Yup. Unless you have damn good evidence to the contrary, I think stating that the well-documented estimate of 6,000,000 Holocaust deaths is "propaganda" is anti-Semitic. I have stated above that the arguments I've heard seriously questioning that figure have all come from neo-Nazis. Thus my statement lumping you in with them.
I put in the link for you above; if you're not going to click, that's your lookout.
I clicked! That site is an excellent resource.
You know what goes great with this thread? Tchaikovsky's 4th Symphony.
I think the reason for having all these czars is actually to form a protective shield around Obama. If the administration makes a mistake, the czar in charge of that facet of governing would fall on that political grenade when criticism is directed at the administration. This protects the actual presidency from criticism.
I wonder what Bush popularity would be like if he tried this and the media played along.

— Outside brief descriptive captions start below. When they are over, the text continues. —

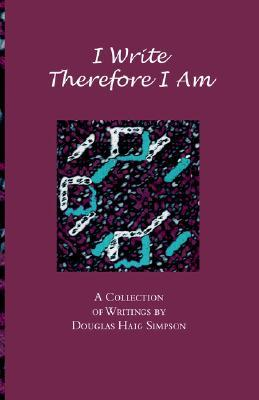 I Write Therefore I Am: A Collection of Writings by Douglas Haig Simpson
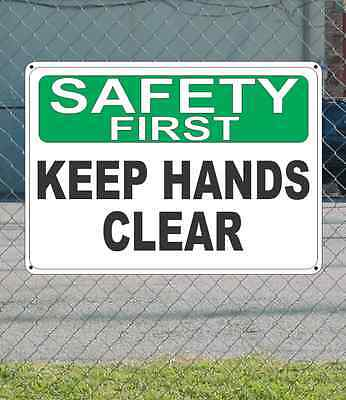 SAFETY FIRST Keep Hands Clear - OSHA SIGN 10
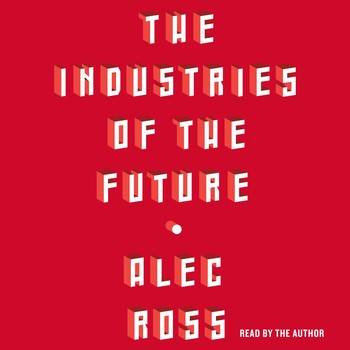 The Industries Of The Future Audiobook By Alec Ross Official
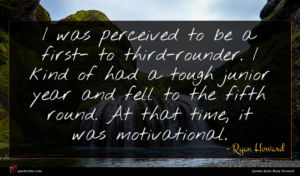 Ryan Howard quote : I was perceived to ...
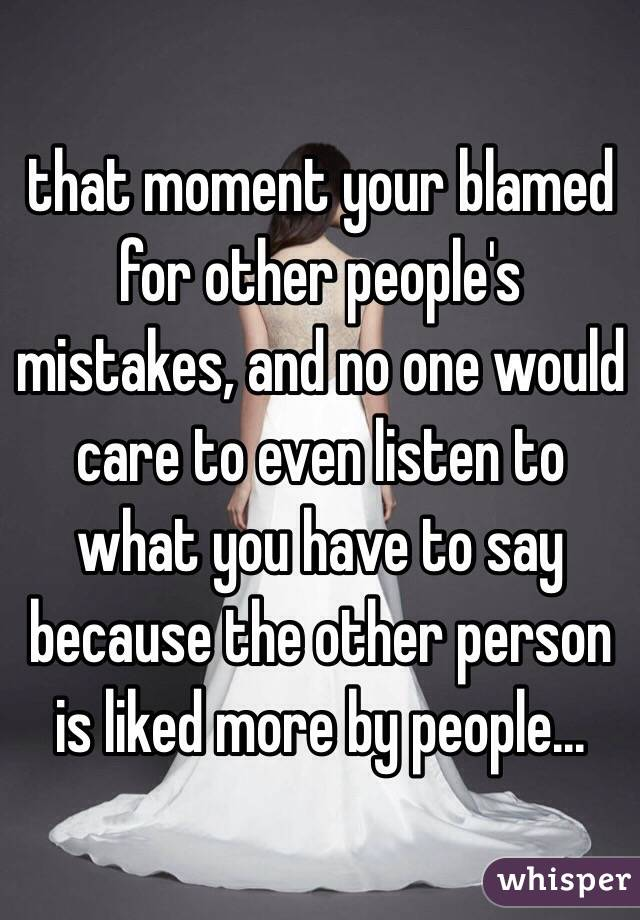 that moment your blamed for other people's mistakes, and no one would care to even listen to what you have to say because the other person is liked more by people...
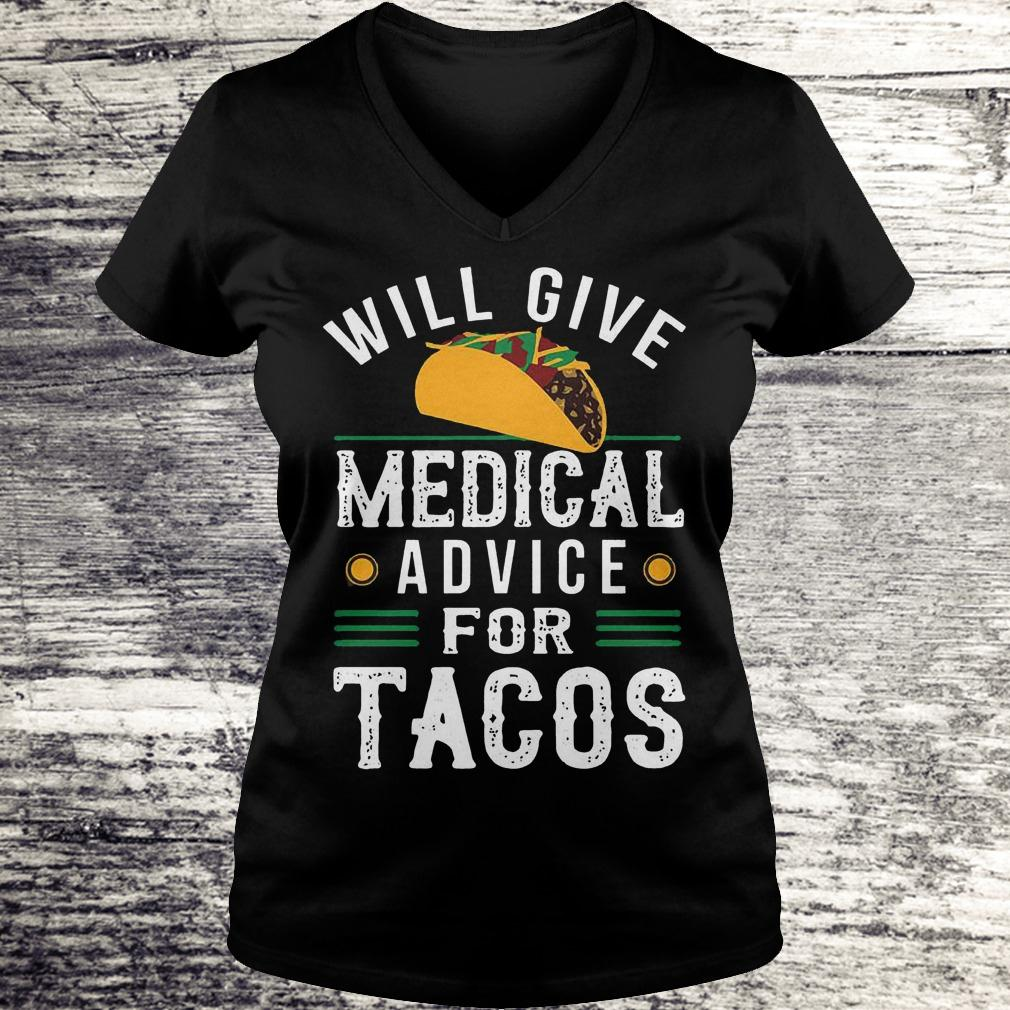 Official Will give medical advice for Tacos Shirt Ladies V-Neck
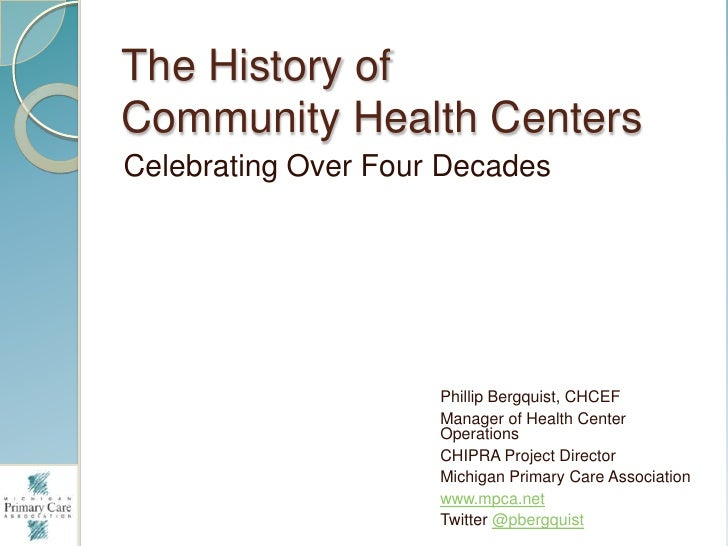 The History ofCommunity Health CentersCelebrating Over Four Decades                     Phillip Bergquist, CHCEF          ...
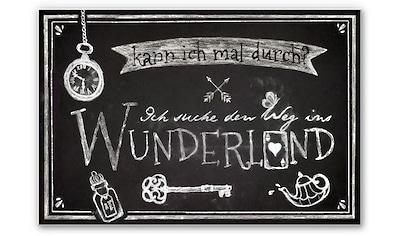 Wandbild »Ich suche den Weg ins Wunderland« kaufen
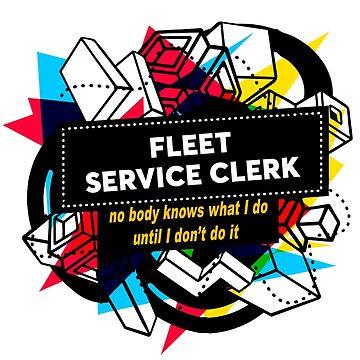 FLEET SERVICE CLERK by Jabsonbaso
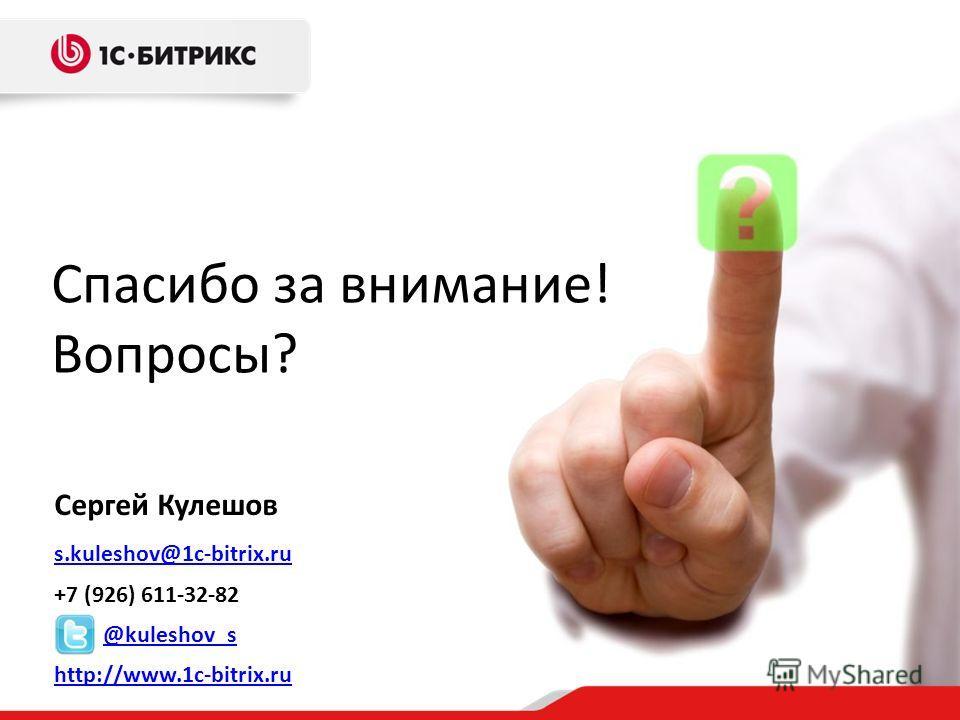 Сергей Кулешов s.kuleshov@1c-bitrix.ru +7 (926) 611-32-82 @kuleshov_s http://www.1c-bitrix.ru Спасибо за внимание! Вопросы?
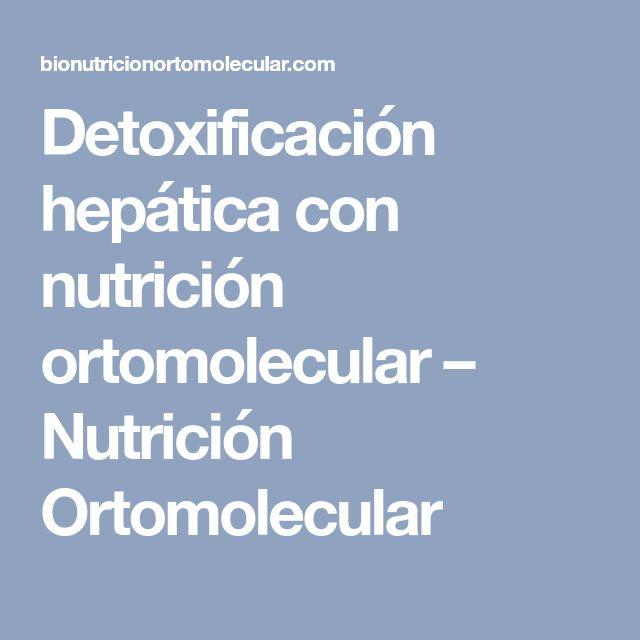 Detoxificación hepática con nutrición ortomolecular – Nutrición Ortomolecular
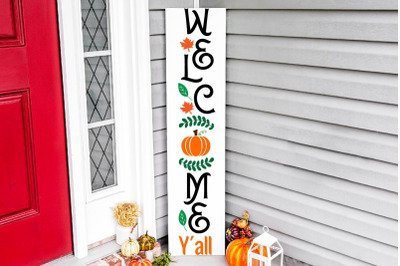 Welcome y'all vertical porch sign svg, fall vertical sign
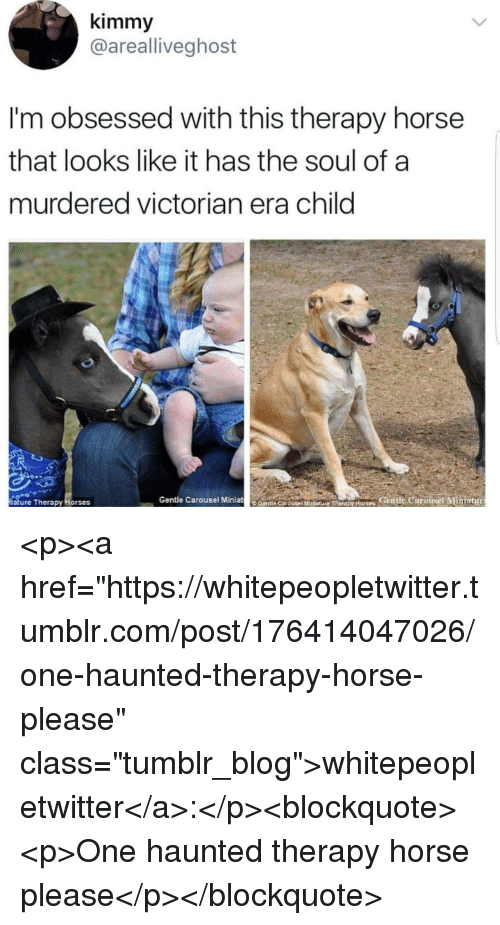 """Horses, Tumblr, and Blog: kimmy  @arealliveghost  I'm obsessed with this therapy horse  that looks like it has the soul of a  murdered victorian era child  iature Therapy Horses  Gentle Carousel MiniatCentie CarousetMtureTerdpy Horses Gentle Carousel Mimiatur <p><a href=""""https://whitepeopletwitter.tumblr.com/post/176414047026/one-haunted-therapy-horse-please"""" class=""""tumblr_blog"""">whitepeopletwitter</a>:</p><blockquote><p>One haunted therapy horse please</p></blockquote>"""
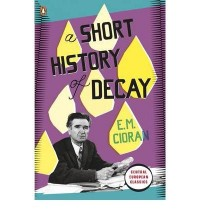 A SHORT HISTORY OF DECAY BY (CIORAN, E.M.) PAPERBACK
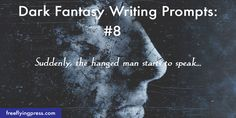 A collection of dark fantasy writing prompts for the writer looking to practice, or who needs a little inspiration. Use these to craft your next story, or as a writing exercise. All prompts are my own – so you may use them as you like! >> UPDATE: Due to the popularity of this post (thanks, …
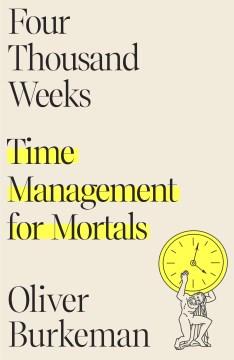 Four thousand weeks : time management for mortals / Oliver Burkeman.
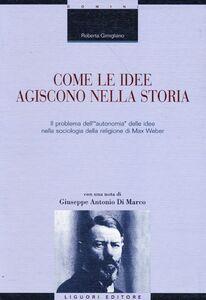 Libro Come le idee agiscono nella storia. Il problema dell'«autonomia» delle idee nella sociologia della religione di Max Weber Roberta Gimigliano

"The Bush administration ousted Homeland Security czar today when it became known that illegal wiretapping has been undertaken on a vast scale. Bush expressed outrage at the actions of the czar and the administration has named several possible replacements...."
As I understand it, something like this is done with computer systems. A server can be protected from certain kinds of attacks by a surrounding group of computers which handle all service requests and are vulnerable to any attacks. The attacks stop with the surrounding computers, protecting the primary server.
I might be wrong, but if I was president and I was surrounded by a bunch of czars, I would blame them for everything that went wrong and claim infallibility.
Politicians have done this for years. Nothing new. Obama is much better at addressing criticism than Bush and Co. were. Bush would just ignore it, Obama and Co. have Bush to blame for a few more months, and after that I'm pretty suhre they can rely on most of the media to buy the spin for at least another year.
your admiration of Tecumseh notwithstanding.
Tecumseh? What's not to admire?
Sherman, on the other hand, was a war criminal.
-jcr
I hate to interrupt this lovely rehash of "who hit who first", but the American Civil War has been over for 144 years.
There is nobody alive today who suffered in it.
There is nobody alive today even from the Reconstruction Era.
May I rudely suggest that everyone just f*****g get over it?
There is nobody alive today who suffered in it.
There are, however, people suffering from its consequences.
As we speak, there's a political prisoner in California named Charlie Lynch, and we who voted to permit medical marijuana have no power to resist federal usurpation.
-jcr
Have we finally settled why the southern rebels got their asses so thorougly kicked?
One of my ancestors was a union cavalry officer. That was all it took.
🙂
Still, seems like a lot of shit happened between the Civil War and now that had perhaps just as much bearing on "interstate commerce" as the Civil War.
Also, oddly enough, not fighting the Civil War might have ended u
*ended up setting a worse precedent than fighting it...unless you wanted people to think it was OK to attack Federal forts.
But again, this is all dead horse beating (like about 17 people said before me).
What's in a Name?
Well, The Czar or Tsar title may be indicative of a position in an organization or it may be a condition. The last line of the article has a good point. however you spell it, it is still a 4 letter word. Time marches on and political cycles continue - the last word in this particular cycle is "Dead" We can only hope the cycle completes quickly.
Off with their heads, each and every one.
As I have tried to point out before when Reason pulls this crap - the Tsars are vastly underrated historically, even by libertarian standards. Let's look at the accomplishments of the Romanov dynasty - expanded Muscovy's land area to reach the Baltic, the Black Sea and the Pacific thus creating the world's largest trading area in the 19th century; freed the serfs without a civil war; industrialized a backwards medieval country; welcomed foreign investment and know-how; and created enough surplus wealth to foster a cultural explosion unparalleled anywhere since Medici Florence. American politicians could only wish they were Tsars.